本来この日は大瀬良投手を登板させる予定はありませんでした。この年は途中から中継ぎに回り、それでなくても登板過多になっていましたし、人差し指に血行障害が生じて満足にボールを握ることが出来なくなっていました。大瀬良投手がブルペンにいたのは最後の最後の選択肢として置いていたそうですが、結局大瀬良投手に頼らざるを得なくなりました。

「大瀬良投手が流したあの涙は、私が流させたようなものだった。」と緒方さんは語っています。あの瞬間迷いが生じ、監督としての決断力のなさが起因だったと反省されていました。

あの大瀬良投手の涙の裏側には、当事者にしかわからない事情があったんですね。

25年ぶりの優勝

緒方さんにとって失敗だらけの2015年は、チームに何が足りないのかを教えてくれる年だったそうです。それをどのようにして改善していくか・・・

勝てるチームを作るための答え、それは自分の経験の中にある。監督1年目の時にはそれに気が付けなかったが、自分の経験こそが全てで、それを思い出して実践すればいいだけなんだと緒方さんは導き出しました。

実際に何をしたかと、「結果よりプロセスに集中する」ことです。そのために選手はもちろん、コーチやトレーナーやスコアラーまで個々の役割を徹底させたそうです。

例えば先発投手で言うと、先発投手の役割はゲームを作る事。もっと具体的に言えば6~7回までを3失点に抑える事なんだそうです。10勝したいとか15勝したいとかは目標であって役割ではないというのが緒方さんの考えです。

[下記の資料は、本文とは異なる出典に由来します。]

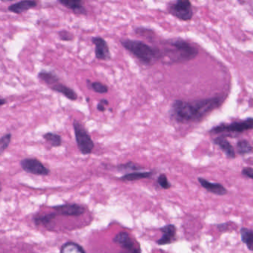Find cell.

選手に役割を明確にすることで、その為にはコーチはどう指導すればいいのか、トレーナーはどうケアをすればいいのかも明確になってきたそうです。

2016年監督2年目のこの年は、流行語になった「神ってる」鈴木誠也選手の台頭や「タナ・キク・マル」の誕生もあって遂に25年ぶりに優勝することが出来ました。黒田選手と新井選手の抱き合って涙するシーンは本当に感動的でした。

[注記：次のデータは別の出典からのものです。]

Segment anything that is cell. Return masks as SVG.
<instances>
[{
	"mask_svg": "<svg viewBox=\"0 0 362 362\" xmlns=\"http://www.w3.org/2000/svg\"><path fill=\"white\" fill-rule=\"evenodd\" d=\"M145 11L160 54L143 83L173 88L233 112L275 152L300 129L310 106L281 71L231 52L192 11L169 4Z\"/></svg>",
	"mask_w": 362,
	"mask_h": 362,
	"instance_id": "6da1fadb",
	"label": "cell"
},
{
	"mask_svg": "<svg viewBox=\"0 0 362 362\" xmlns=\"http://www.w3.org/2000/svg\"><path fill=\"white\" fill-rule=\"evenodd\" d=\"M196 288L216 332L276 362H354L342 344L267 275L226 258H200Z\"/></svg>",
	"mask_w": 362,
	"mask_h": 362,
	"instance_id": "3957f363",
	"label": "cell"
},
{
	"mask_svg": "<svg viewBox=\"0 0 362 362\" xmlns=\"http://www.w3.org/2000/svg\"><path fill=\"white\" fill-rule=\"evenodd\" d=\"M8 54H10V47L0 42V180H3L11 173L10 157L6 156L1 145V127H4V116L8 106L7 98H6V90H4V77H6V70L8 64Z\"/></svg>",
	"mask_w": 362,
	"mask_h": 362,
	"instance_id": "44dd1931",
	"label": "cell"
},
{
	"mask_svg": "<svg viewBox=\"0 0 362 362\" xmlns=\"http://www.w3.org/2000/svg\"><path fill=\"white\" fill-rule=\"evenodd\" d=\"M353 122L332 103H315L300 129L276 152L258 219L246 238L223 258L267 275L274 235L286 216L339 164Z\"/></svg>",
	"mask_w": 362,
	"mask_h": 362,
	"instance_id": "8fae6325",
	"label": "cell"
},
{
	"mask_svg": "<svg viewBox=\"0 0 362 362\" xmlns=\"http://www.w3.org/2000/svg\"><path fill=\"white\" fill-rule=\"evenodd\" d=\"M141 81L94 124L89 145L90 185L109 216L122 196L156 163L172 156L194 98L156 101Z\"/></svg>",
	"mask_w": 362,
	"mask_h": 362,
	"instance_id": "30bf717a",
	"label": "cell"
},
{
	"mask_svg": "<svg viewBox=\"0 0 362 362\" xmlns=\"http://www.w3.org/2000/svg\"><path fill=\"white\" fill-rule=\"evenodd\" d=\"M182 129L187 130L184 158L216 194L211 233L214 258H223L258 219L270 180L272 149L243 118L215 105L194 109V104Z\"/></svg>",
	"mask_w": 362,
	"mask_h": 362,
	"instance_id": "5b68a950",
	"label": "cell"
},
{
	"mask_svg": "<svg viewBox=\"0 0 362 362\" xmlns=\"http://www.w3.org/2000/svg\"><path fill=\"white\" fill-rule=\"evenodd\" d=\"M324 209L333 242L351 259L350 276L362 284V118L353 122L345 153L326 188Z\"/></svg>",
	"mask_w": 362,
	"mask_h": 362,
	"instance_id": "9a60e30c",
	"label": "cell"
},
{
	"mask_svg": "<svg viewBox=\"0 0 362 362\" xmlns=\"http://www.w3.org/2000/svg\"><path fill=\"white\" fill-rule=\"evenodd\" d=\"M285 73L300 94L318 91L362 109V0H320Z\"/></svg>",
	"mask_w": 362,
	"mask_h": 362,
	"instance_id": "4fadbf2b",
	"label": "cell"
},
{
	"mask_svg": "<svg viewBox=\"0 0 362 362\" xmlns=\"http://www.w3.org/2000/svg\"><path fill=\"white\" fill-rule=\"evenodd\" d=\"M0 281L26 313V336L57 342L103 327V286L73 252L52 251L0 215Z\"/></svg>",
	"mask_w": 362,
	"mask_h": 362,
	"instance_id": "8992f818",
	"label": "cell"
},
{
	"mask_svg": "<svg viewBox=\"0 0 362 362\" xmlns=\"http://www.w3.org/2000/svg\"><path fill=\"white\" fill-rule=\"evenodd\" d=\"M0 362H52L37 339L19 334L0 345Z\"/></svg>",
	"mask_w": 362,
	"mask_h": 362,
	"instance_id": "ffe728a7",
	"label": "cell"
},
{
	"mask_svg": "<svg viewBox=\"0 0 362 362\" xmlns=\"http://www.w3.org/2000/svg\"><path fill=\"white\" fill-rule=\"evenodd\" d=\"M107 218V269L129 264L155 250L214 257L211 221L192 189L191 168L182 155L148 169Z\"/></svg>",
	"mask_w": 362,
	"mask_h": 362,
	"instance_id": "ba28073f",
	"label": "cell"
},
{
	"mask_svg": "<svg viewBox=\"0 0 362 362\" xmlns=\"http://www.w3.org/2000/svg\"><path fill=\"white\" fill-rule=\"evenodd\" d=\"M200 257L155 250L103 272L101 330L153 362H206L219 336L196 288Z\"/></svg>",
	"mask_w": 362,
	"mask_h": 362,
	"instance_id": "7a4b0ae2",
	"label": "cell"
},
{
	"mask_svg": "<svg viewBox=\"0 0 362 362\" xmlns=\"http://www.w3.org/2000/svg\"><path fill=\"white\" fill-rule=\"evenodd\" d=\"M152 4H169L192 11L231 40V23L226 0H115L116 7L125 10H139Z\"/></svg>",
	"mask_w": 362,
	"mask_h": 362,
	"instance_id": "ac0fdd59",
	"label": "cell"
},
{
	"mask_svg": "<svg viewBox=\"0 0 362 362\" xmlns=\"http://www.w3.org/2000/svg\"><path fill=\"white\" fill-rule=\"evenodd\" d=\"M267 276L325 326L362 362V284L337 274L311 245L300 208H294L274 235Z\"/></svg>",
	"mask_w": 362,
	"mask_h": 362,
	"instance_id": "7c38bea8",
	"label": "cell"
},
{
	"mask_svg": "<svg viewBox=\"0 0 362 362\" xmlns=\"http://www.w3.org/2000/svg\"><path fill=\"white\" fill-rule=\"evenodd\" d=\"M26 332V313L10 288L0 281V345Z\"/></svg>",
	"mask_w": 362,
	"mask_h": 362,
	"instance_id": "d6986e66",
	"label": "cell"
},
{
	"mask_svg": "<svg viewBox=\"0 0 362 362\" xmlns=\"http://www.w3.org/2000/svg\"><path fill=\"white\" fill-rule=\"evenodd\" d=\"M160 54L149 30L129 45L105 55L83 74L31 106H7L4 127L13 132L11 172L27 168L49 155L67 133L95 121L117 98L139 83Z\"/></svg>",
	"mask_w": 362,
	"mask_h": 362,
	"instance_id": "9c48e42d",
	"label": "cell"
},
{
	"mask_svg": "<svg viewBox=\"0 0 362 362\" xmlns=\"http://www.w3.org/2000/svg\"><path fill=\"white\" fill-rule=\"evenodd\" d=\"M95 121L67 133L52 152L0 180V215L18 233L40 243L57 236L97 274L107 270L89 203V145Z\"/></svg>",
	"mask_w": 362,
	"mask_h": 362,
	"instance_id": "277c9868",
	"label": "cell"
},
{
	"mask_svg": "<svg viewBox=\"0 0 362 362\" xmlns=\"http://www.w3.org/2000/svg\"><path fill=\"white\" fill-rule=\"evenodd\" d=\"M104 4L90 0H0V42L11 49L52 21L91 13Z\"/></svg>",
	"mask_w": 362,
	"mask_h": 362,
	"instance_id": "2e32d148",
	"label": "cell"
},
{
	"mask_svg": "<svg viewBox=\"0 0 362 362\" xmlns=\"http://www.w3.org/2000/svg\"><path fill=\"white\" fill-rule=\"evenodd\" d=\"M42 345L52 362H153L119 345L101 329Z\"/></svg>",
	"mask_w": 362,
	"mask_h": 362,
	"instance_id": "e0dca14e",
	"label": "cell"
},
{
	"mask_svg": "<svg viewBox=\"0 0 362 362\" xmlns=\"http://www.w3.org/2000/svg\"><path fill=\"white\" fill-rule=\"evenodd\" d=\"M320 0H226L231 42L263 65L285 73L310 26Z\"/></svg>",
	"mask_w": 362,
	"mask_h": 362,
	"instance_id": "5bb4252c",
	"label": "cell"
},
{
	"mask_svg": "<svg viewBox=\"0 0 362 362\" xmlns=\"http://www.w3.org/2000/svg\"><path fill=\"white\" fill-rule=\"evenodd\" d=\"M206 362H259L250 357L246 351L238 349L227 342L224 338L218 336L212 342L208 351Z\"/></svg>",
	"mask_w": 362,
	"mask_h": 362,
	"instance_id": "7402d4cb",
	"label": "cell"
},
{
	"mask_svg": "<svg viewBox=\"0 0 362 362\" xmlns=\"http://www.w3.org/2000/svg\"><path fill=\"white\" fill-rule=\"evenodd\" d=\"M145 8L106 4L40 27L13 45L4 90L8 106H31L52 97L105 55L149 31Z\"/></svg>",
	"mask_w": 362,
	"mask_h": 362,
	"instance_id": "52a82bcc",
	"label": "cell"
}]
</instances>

緒方さんはこれまで「優勝したい」一心で戦ってきました。しかしその優勝を手に入れ、祝賀として行われたパレードの最中に気が付いたそうです。優勝のその先こそ真にみたい景色があったと。それはファンに喜んでもらえる事だそうです。「この景色を来年ももう一度見たい」この思いから次の年、二連覇へ進むことになります。

ここまでの私の感想

私がこの本を読んで一番驚いたのは、やっぱり2015年の最終戦。中日戦の敗戦での出来事でした。あの時は本当に悔しくて、情けない思いをしました。

優勝はもう無理な状態でしたが、「せめてCS進出はして欲しい」というのがカープファンの本音だったと思います。この試合にこんなドラマがあったとは知りませんでしたが、プロ野球選手・監督とはいえ生身の人間ですからいろんな感情が入ってしまいますよね。

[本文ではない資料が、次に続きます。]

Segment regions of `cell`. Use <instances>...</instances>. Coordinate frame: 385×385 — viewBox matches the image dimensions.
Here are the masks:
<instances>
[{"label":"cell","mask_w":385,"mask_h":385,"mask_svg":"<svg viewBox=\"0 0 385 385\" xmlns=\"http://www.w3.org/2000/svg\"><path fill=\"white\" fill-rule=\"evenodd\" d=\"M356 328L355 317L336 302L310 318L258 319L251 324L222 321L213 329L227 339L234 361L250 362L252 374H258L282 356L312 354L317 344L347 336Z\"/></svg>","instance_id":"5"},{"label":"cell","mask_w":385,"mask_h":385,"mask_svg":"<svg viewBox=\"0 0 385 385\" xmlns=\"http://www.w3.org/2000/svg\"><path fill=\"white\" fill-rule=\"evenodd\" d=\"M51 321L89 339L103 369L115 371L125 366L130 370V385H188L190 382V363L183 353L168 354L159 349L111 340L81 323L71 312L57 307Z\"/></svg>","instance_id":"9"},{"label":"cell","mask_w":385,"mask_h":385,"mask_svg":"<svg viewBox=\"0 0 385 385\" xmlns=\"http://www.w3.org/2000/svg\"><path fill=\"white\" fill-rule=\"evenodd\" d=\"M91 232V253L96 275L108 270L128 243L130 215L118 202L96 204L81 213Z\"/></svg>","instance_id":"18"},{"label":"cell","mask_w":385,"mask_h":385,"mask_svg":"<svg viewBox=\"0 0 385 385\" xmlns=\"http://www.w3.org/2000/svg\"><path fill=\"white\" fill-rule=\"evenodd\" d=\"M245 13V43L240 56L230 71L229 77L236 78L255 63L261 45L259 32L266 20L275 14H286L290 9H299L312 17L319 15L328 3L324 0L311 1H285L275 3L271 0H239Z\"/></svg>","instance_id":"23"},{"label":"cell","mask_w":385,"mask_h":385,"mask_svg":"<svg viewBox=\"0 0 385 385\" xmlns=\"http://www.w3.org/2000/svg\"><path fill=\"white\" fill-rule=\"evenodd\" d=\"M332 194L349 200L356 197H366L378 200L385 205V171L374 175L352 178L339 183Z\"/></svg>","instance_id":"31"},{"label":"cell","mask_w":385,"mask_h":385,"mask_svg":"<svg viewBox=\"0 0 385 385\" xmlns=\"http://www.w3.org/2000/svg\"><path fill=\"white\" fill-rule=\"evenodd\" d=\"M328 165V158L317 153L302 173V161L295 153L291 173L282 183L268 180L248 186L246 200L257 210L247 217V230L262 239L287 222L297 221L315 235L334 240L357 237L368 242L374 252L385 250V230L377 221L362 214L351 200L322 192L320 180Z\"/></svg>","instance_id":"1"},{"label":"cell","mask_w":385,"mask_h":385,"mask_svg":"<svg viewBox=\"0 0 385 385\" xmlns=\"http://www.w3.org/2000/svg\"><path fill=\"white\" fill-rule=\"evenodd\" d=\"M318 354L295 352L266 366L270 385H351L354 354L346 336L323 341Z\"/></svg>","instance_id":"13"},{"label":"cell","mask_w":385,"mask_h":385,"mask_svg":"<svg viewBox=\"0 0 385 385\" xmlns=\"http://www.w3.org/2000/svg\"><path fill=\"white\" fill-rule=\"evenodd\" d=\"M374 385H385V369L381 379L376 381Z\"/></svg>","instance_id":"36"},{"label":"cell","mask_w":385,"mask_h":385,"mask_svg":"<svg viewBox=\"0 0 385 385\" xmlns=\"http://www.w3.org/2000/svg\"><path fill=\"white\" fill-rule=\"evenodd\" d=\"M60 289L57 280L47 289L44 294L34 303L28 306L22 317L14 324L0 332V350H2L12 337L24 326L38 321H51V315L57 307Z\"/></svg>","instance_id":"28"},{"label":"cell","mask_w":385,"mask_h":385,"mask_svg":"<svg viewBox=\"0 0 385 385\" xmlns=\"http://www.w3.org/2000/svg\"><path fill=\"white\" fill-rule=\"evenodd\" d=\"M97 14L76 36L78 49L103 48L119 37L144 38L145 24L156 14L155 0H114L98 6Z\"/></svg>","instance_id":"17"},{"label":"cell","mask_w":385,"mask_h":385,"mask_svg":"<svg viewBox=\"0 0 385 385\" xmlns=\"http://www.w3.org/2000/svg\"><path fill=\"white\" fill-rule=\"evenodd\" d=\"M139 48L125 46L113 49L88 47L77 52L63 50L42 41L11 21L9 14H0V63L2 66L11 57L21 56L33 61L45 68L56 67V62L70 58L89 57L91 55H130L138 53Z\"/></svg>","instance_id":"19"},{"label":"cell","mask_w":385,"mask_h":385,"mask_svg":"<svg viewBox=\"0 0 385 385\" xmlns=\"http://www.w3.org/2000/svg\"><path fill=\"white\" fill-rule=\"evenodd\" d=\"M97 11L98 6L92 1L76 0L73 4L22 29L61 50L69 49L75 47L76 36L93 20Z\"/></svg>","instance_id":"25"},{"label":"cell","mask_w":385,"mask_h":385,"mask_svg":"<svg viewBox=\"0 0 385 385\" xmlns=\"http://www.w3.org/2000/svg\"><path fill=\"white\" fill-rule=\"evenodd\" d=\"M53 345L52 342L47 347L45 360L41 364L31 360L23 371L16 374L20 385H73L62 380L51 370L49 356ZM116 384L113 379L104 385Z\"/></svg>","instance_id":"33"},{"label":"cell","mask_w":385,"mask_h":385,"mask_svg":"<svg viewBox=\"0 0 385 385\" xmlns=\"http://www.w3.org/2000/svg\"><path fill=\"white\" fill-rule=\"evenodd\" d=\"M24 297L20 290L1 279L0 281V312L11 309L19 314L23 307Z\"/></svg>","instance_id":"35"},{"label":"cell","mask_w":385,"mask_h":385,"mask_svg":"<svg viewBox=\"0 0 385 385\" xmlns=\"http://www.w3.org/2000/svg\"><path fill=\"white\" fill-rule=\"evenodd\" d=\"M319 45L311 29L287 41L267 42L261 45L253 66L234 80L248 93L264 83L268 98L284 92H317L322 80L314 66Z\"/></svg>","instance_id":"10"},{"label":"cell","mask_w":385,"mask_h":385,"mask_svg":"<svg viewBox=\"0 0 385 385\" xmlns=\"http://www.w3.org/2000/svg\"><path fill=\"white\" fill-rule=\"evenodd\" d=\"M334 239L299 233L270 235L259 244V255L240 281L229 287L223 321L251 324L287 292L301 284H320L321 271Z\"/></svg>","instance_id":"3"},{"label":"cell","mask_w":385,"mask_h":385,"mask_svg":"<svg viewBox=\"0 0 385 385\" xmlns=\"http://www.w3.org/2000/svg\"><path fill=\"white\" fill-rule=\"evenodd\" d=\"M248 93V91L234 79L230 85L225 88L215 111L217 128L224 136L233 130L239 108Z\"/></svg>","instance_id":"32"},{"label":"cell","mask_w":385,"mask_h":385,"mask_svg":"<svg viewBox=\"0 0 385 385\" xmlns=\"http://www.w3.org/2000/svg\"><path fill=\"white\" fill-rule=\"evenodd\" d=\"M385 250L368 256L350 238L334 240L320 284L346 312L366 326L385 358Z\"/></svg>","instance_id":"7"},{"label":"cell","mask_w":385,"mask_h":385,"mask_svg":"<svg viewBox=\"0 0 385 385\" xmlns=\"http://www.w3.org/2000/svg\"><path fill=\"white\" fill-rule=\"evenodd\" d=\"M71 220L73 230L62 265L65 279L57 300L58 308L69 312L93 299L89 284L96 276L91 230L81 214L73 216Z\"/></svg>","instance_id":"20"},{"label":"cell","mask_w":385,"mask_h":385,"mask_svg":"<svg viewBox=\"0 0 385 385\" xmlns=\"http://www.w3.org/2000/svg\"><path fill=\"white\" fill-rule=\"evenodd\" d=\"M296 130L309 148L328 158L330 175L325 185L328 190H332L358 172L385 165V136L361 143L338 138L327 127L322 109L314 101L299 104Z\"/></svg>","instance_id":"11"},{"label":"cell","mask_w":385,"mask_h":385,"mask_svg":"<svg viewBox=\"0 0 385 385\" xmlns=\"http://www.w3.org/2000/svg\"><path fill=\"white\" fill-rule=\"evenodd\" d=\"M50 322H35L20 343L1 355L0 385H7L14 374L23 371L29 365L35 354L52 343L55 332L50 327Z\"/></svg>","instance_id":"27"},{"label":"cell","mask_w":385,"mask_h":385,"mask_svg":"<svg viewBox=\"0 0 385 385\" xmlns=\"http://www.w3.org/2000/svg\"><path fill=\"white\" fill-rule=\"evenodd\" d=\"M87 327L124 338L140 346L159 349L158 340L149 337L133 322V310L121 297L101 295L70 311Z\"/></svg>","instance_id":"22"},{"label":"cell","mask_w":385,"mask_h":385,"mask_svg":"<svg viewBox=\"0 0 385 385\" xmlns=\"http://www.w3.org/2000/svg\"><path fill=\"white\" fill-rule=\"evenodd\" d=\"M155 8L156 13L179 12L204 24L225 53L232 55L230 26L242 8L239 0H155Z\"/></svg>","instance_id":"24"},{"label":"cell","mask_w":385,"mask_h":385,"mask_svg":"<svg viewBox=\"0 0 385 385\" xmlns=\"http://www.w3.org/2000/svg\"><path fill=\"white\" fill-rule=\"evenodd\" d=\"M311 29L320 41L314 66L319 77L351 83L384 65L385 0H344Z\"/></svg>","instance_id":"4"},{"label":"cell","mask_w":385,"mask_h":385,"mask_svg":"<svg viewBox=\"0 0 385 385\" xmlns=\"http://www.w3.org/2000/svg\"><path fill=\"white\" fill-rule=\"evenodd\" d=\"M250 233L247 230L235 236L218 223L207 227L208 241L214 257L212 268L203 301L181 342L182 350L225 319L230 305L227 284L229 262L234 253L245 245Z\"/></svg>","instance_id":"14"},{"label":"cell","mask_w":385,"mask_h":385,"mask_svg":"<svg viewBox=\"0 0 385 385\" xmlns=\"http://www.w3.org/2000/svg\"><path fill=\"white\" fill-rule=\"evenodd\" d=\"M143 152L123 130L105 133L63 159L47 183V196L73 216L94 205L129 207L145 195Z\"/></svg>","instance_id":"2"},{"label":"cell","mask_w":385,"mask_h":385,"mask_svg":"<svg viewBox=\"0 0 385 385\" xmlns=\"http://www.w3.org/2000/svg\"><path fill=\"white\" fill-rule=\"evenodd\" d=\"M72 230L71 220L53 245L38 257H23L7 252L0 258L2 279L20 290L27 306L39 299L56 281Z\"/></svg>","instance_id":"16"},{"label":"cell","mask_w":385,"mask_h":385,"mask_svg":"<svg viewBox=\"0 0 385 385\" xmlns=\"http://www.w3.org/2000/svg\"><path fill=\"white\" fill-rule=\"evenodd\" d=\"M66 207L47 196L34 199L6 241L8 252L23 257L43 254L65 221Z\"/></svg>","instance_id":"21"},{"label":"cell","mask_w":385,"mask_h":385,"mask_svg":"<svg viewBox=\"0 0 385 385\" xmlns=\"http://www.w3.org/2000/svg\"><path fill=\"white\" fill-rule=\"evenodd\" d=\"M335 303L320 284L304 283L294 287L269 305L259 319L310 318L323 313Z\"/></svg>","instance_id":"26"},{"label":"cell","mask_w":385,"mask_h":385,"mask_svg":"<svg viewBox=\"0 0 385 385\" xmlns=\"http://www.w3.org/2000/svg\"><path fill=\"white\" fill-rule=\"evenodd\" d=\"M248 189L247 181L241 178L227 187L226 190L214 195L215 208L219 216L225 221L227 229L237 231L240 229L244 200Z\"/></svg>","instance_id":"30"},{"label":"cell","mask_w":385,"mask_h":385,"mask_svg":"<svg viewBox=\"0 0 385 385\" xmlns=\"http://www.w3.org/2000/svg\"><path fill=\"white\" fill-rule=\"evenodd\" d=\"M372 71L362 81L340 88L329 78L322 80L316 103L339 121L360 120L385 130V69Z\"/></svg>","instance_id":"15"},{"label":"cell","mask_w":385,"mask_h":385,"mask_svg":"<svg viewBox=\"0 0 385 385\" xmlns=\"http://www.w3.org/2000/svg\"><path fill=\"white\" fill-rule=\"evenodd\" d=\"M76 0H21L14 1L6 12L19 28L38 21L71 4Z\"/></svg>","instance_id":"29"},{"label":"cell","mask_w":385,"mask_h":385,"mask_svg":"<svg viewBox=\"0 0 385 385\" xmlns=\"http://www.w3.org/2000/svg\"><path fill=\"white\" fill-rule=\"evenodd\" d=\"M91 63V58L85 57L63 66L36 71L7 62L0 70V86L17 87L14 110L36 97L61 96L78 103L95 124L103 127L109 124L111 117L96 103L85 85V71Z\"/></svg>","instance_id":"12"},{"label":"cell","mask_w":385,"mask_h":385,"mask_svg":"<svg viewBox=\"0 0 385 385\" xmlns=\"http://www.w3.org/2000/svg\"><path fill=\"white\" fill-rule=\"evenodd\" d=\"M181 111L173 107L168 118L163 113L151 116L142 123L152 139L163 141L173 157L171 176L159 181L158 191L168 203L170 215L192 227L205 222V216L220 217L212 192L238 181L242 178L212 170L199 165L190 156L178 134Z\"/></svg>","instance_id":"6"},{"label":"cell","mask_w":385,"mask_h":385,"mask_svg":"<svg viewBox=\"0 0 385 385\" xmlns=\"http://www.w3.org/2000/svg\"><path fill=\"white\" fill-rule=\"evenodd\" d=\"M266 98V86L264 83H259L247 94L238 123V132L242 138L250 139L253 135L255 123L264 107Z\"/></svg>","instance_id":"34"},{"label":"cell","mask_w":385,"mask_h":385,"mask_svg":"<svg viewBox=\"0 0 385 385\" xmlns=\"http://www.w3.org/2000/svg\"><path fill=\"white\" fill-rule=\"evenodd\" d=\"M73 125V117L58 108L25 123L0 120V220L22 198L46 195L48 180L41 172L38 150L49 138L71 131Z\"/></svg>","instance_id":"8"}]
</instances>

しかしこの敗戦は確実にカープを強くした原動力となったと思います。

この本を読んで思い出したのが、優勝した年辺りから選手のインタビューに「チームのために」という言葉が多用されていたと思います。

きっと緒方さんの考えが皆に伝わって、自分の役割が浸透してきてたのかもしれないですね。

私は大まかなあらすじを書き出していますが、個々の選手達のことや、「結果よりプロセスに集中」という考えの原点となった真言宗天王山・命教寺の植田住職の教えなど、本では詳しく書かれています。